**WORK REQUEST**
Each of the entries below should be written out exactly as it reads.

**ENTRIES SUPPLIED**
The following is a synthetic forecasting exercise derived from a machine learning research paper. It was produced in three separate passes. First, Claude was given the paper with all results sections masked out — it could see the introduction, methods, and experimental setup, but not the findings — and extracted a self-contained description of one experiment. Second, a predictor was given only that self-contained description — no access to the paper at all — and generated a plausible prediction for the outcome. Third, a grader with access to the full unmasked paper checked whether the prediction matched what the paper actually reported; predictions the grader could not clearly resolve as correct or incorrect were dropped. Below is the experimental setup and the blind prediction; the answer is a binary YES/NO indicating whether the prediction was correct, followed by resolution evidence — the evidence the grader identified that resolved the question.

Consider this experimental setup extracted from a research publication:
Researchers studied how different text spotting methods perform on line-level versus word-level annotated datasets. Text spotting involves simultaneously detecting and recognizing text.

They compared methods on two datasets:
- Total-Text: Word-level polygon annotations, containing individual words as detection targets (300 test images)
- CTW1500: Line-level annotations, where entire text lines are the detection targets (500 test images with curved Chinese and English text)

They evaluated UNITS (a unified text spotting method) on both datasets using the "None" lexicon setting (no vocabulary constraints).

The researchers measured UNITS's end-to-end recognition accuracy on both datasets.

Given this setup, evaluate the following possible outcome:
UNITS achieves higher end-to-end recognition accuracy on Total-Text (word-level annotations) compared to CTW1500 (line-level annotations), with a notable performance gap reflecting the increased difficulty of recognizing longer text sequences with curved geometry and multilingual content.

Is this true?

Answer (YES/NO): YES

**ANSWER FOR THE TASK**
The following is a synthetic forecasting exercise derived from a machine learning research paper. It was produced in three separate passes. First, Claude was given the paper with all results sections masked out — it could see the introduction, methods, and experimental setup, but not the findings — and extracted a self-contained description of one experiment. Second, a predictor was given only that self-contained description — no access to the paper at all — and generated a plausible prediction for the outcome. Third, a grader with access to the full unmasked paper checked whether the prediction matched what the paper actually reported; predictions the grader could not clearly resolve as correct or incorrect were dropped. Below is the experimental setup and the blind prediction; the answer is a binary YES/NO indicating whether the prediction was correct, followed by resolution evidence — the evidence the grader identified that resolved the question.

Consider this experimental setup extracted from a research publication:
Researchers studied how different text spotting methods perform on line-level versus word-level annotated datasets. Text spotting involves simultaneously detecting and recognizing text.

They compared methods on two datasets:
- Total-Text: Word-level polygon annotations, containing individual words as detection targets (300 test images)
- CTW1500: Line-level annotations, where entire text lines are the detection targets (500 test images with curved Chinese and English text)

They evaluated UNITS (a unified text spotting method) on both datasets using the "None" lexicon setting (no vocabulary constraints).

The researchers measured UNITS's end-to-end recognition accuracy on both datasets.

Given this setup, evaluate the following possible outcome:
UNITS achieves higher end-to-end recognition accuracy on Total-Text (word-level annotations) compared to CTW1500 (line-level annotations), with a notable performance gap reflecting the increased difficulty of recognizing longer text sequences with curved geometry and multilingual content.

Is this true?

Answer (YES/NO): YES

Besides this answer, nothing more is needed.